The Thinking Body–The Feeling Mind®

“I am in my mid-60s, and because of The Thinking Body–The Feeling Mind, I am still performing onstage. As a matter of fact, last year I was nominated for one of our West Coast dance awards—it’s called the Lester Horton Award—for solo performance,” says Linda Lack, the inventor of The Thinking Body–The Feeling Mind. Based on the principles of hatha yoga, movement therapy, and kinesiology, Lack’s technique serves to identify and correct an individual’s physical weaknesses or imbalances, helping to reduce pain, movement limitations, and chance of injury. The technique includes the practice of traditional yoga postures but blends them into a nonstop progression of movements that feels more like a dance class, incorporating modern dance–influenced floorwork and standing sequences that allow movement through space, extending beyond the perimeters of an exercise mat.
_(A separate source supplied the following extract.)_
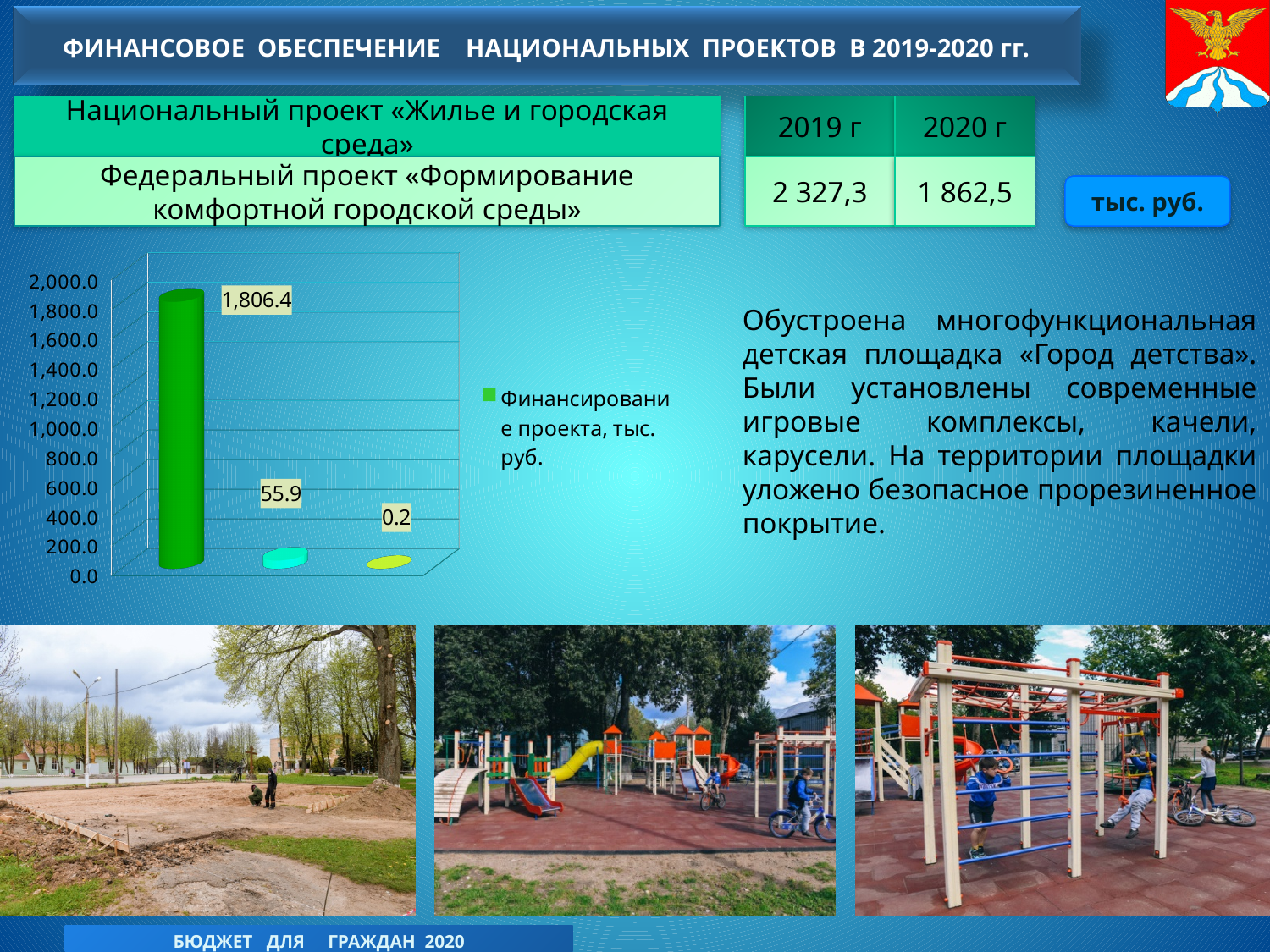
How many series does the chart legend list? 1 What type of chart is shown on the slide? bar chart How many bars are plotted in the chart? 3 What is the value shown on the middle bar in the chart? 55.9 What is the difference between the leftmost bar (1,806.4) and the middle bar (55.9)? 1,750.5 Do the bar values rise or fall from left to right across the chart? fall What is the highest value plotted in the chart? 1,806.4 What is the lowest value plotted in the chart? 0.2 Which is larger, the middle bar or the rightmost bar? the middle bar (55.9) What is the value shown on the tallest (leftmost) bar in the chart? 1,806.4 What is the value shown on the rightmost bar in the chart? 0.2 What is the legend entry of the chart? Финансирование проекта, тыс. руб.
“The Thinking Body–The Feeling Mind was created because I saw so many performers—dancers, actors, musicians—pushing themselves to the edge, to the point where they used up their natural resources and had to stop performing by their mid-30s,” says Lack. “The Thinking Body–The Feeling Mind was conceived as a technique that creates sustainability for those pursuing professional careers in the performing arts.”

Lack teaches her body-mind integration technique in individual sessions and classes at Two-Snake Studios, in Los Angeles, and also travels the country lecturing on anatomy and training other instructors in how to teach her work. “My work has much kinship with Feldenkrais and Pilates, but neither of those practices go on to a developmental stage that actually teaches what we need in the performing-arts world: the ability to integrate and sustain challenging movement sequences. Feldenkrais and Pilates are wonderful for John Doe and Mary Doe and even professional dancers who have injuries, but they really just teach the basics of how to live inside your body and do a task. The teaching isn’t taken into very, very high-level movements, like the inversion postures used in yoga or the complex phrases you would do in an advanced ballet class. So The Thinking Body–The Feeling Mind endeavors to go beyond that. It starts with the basics that Feldenkrais and everybody else does but then takes you on to the very heights and depths of your movement possibilities.”